Jan 15 2011
The tricky art of supermarket price comparison
Last year some time, when the weather was still hot and people still wore t-shirts and skimpy dresses during the day (obviously people still wear them in the evening, yo), I did some research to see if the Village Store was much more expensive (or cheaper) than the local supermarkets.
I don’t have the data to hand — it’s buried somewhere in my computer — but I think we were “about average”. Some things were very good value and others less so.
The important point was the level of work required to get the prices. Of the local shops (Tesco, Co-op, Lidl) none of them allow price checks online, without at least setting up an account and logging in (Tesco). This makes week-by-week comparisons much harder because you have to pound the streets each time to keep current.

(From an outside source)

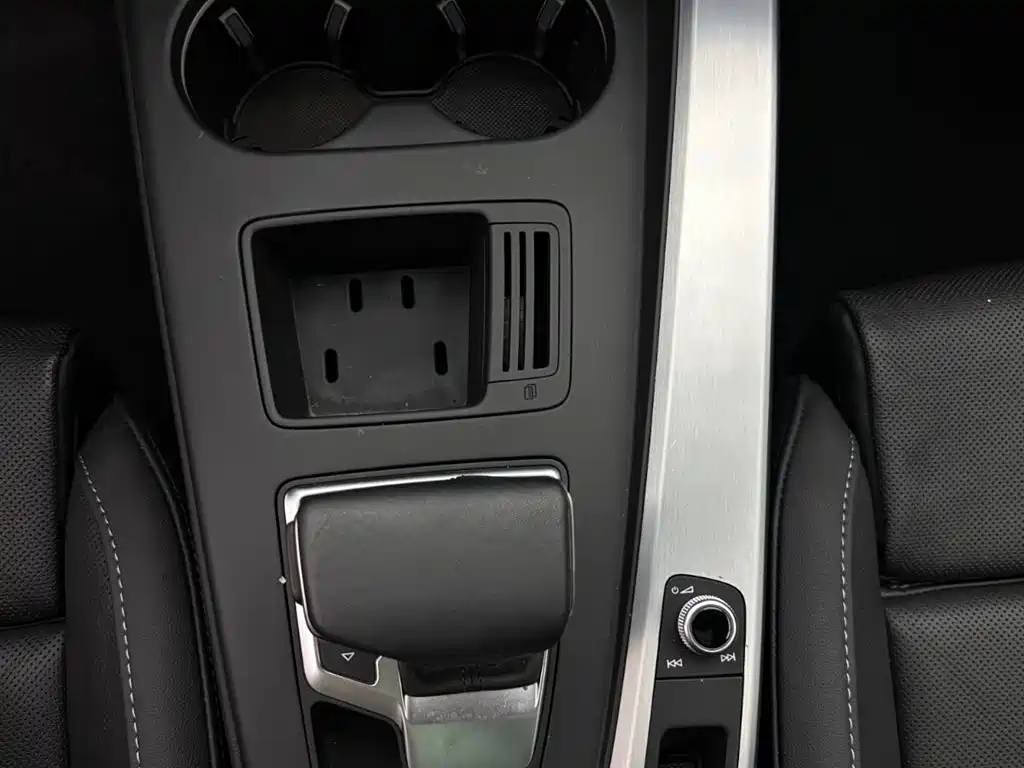 Audi A4L 2023 — фото 13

The other factor was the level of obfuscation used by the supermarkets. The Co-op was particularly helpful: all their price labels have a standard unit price somewhere on them. Even a packet of tomatoes sold as a priced unit will give its weight and cost per weight. On the other end of the scale Tesco go out of their way to avoid comparison. To buy a packet of tomatoes, for example, you buy a packet of six. So you have to guess how much six tomatoes might weigh, assuming a spherical tomato of uniform density and blandness.
In short, even with a small number of shops comparing prices is extremely difficult without a great deal of legwork and calculation. Clearly they don’t want you or me or anyone else setting up supermarket-price-comparison.co.uk and informing people of the real cost of their weekly shop.